Ironic? Yeah, cause Cobain had a copy of the church calendar in his garage. I'm sure it had nothing to do with the circumstances in his life around March or April of that year. It was a liturgical thing.
But wait, Kelly has an explanation:
The resurrection of Christ and the hope it engenders stands in stark contrast with the pessimism postmodern philosophy produces. And make no mistake -- Cobain embodied the worst of postmodern thought.
Yeah, postmodern philosophy produces pessimism. Is it possible that modern philosophy produces pessimism and postmodern philosophy is the embodiment of that pessimism? That seems more likely to me. After all, the utopian idealism and naivete of modern philosophy produced world wars and concentration camps and genocide, not to mention Josh McDowell, Bill Hybels, and Benny Hinn.
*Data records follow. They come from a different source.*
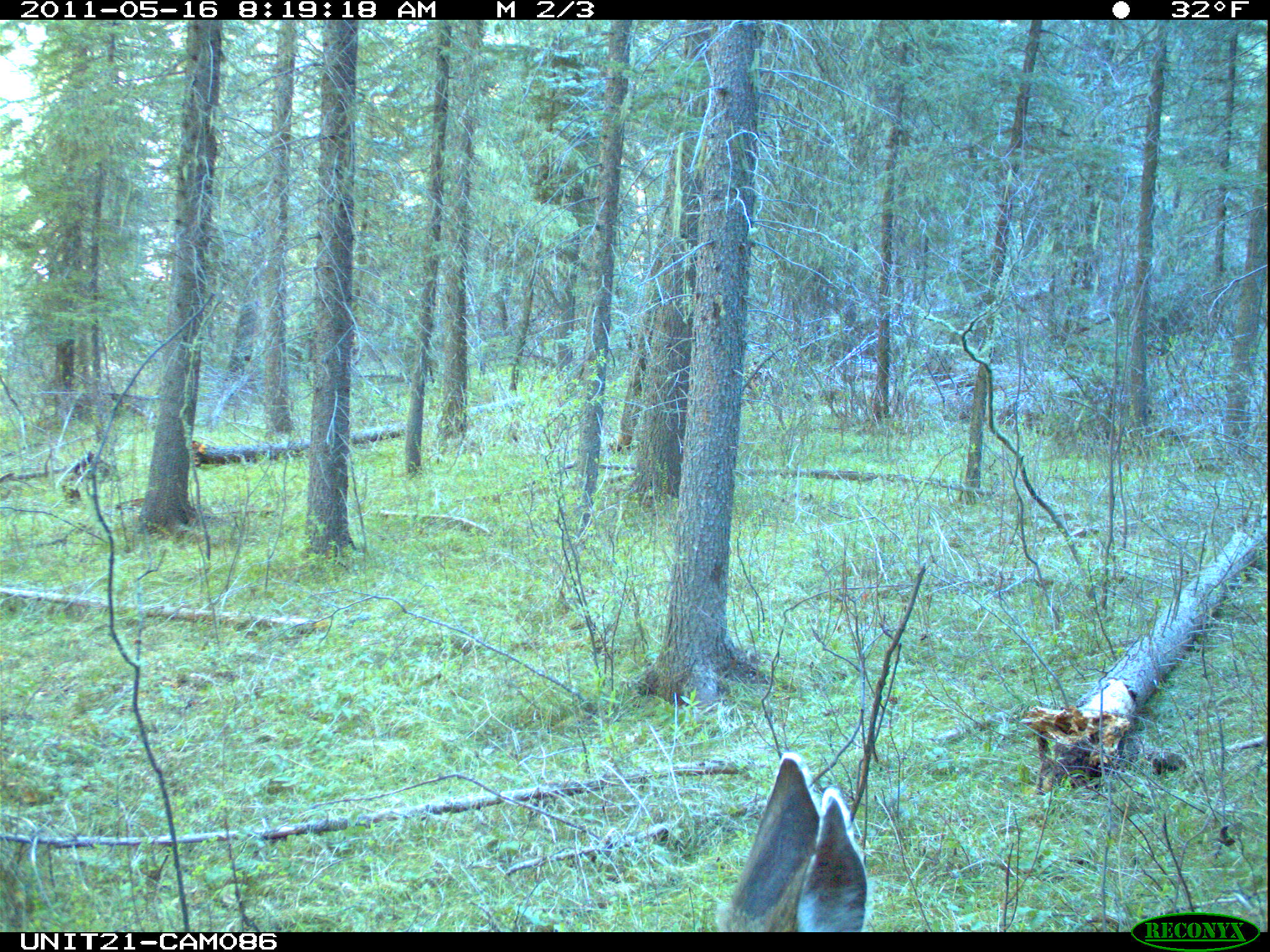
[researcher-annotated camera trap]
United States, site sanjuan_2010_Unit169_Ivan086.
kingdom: Animalia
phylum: Chordata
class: Mammalia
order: Artiodactyla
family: Cervidae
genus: Odocoileus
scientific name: Odocoileus hemionus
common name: mule deer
Odocoileus hemionus (mule deer).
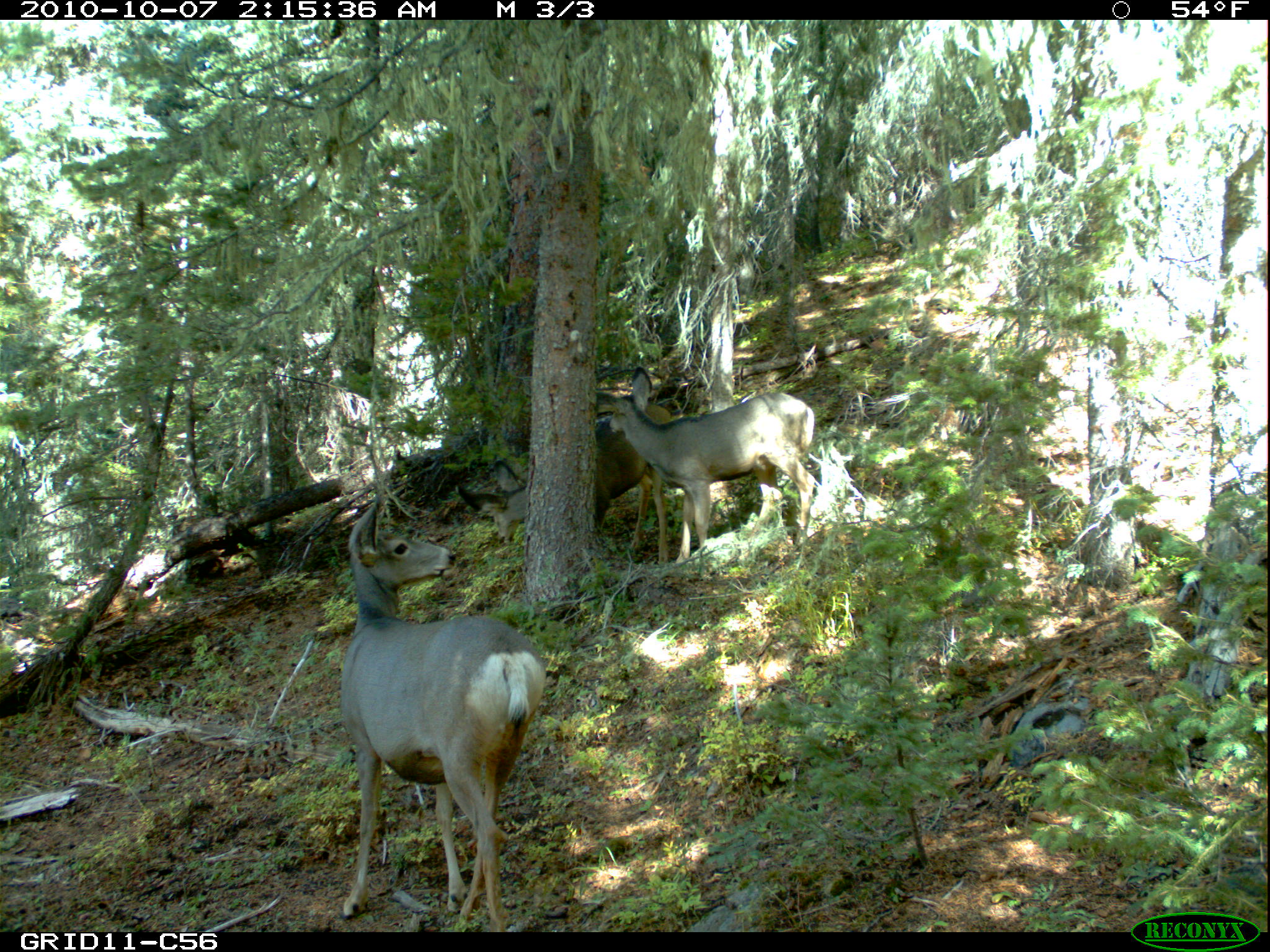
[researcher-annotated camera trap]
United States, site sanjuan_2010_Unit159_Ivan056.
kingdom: Animalia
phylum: Chordata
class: Mammalia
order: Artiodactyla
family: Cervidae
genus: Odocoileus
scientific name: Odocoileus hemionus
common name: mule deer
Odocoileus hemionus (mule deer).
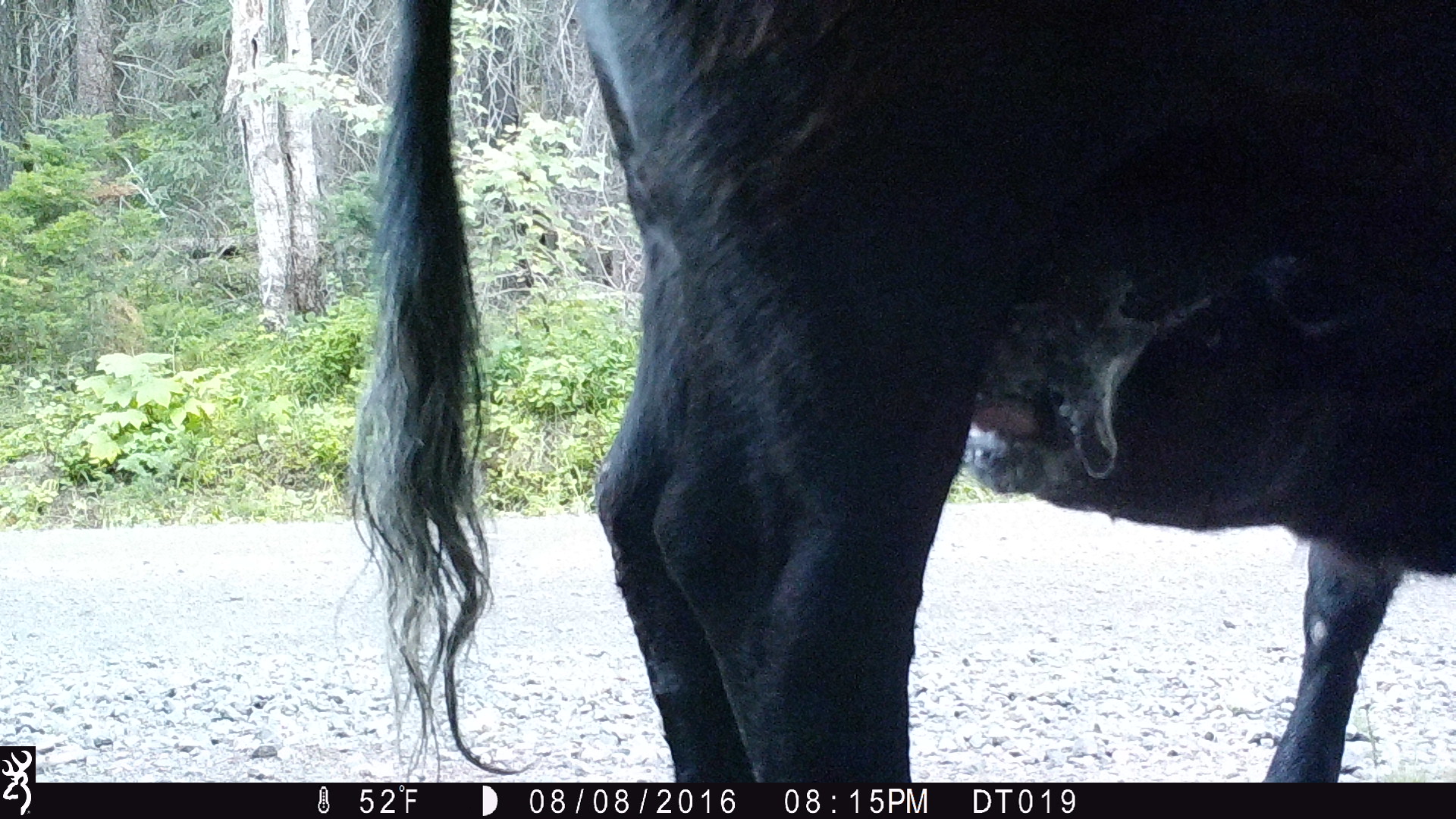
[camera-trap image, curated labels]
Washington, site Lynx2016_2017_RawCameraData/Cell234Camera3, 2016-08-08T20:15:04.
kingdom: Animalia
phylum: Chordata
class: Mammalia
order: Artiodactyla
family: Bovidae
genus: Bos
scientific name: Bos taurus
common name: domestic cattle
Domestic cattle (Bos taurus). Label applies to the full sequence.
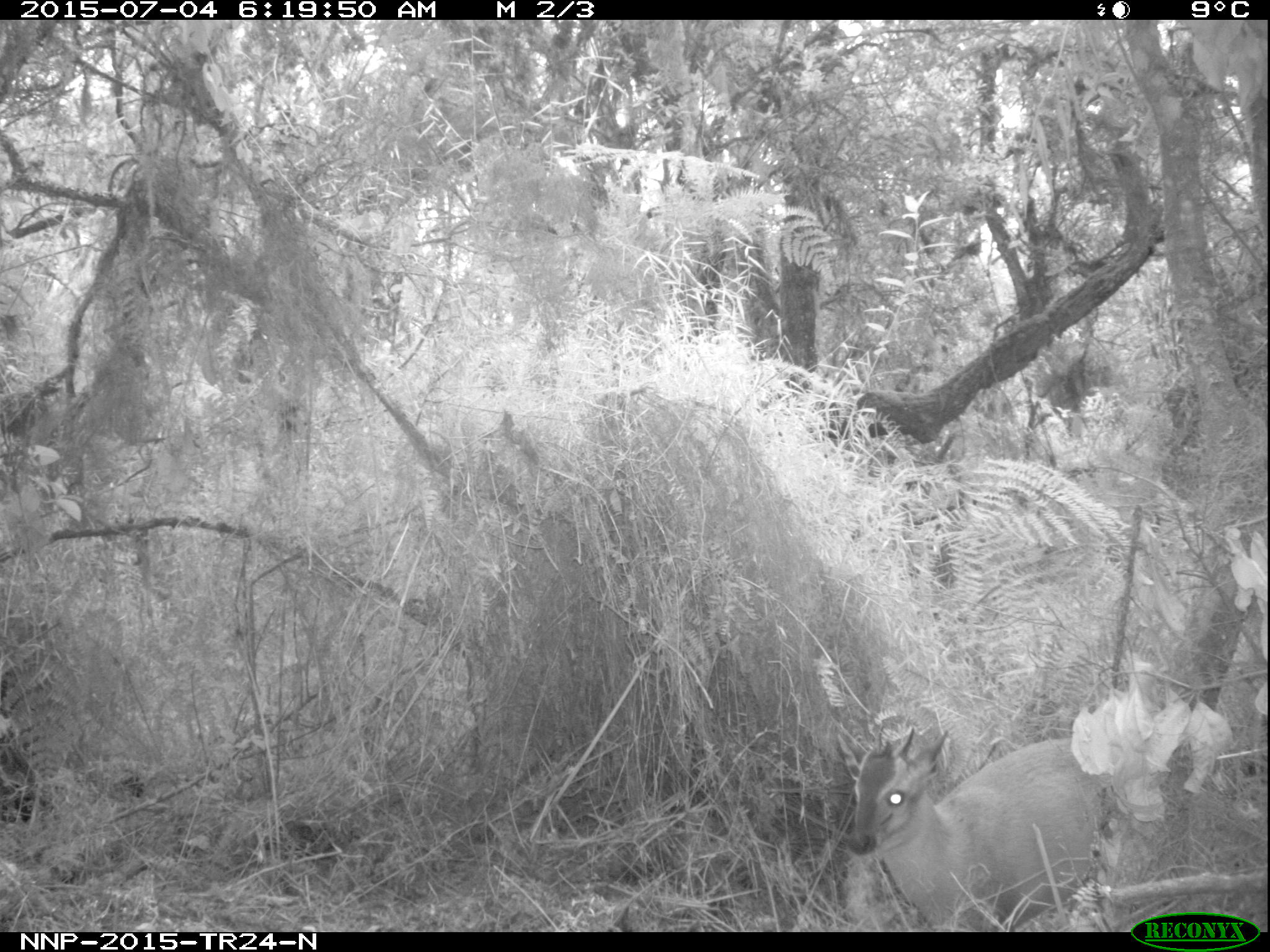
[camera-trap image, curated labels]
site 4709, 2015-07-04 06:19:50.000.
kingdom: Animalia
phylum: Chordata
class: Mammalia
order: Artiodactyla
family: Bovidae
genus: Cephalophus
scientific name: Cephalophus nigrifrons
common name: black-fronted duiker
Cephalophus nigrifrons (black-fronted duiker), count 1.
Here's my favorite though:
Postmodern philosophy holds that absolute truth does not exist. Morality is relative and self-styled. Meaning is self-constructed. Individual experience becomes the ultimate in self-actualization.
For the last damn time, postmodern philosophy does not disbelieve in absolute truth. First of all, postmodern philosophy is not a univocal movement. There are many different branches of postmodern philosophy, the most famous of which is probably the Continental stream of Derrida and Foucault. Second, the postmodern philosophy that I've read is skeptical of our ability to know absolute truth with certainty, a point I tend to agree with heartily. That's a far cry from believing absolute truth does not exist. Third, and last, if you read Chuck Colson books or listen to the Bible Answer Man on radio, you ought to be forbidden to even use the word postmodern. If you've derived your definition from those two paragons of evangelical ignorance, or from anyone like them, then you also ought to be forbidden to use the word because you really don't understand what it means. Here's a test. If you believe postmodernism equals relativism, then you fall into the category mentioned in the title of this post, and you'll make a dandy evangelical. (Until someone reads at least one primary text, they ought to shut the hell up.)
Thanks again to Baptist Press for oversimplifying, missing the point, and creating a straw man to defeat. Leave Nirvana alone. Stick to critiquing Tree 63 or Michael W. "Kermit the Frog" Smith.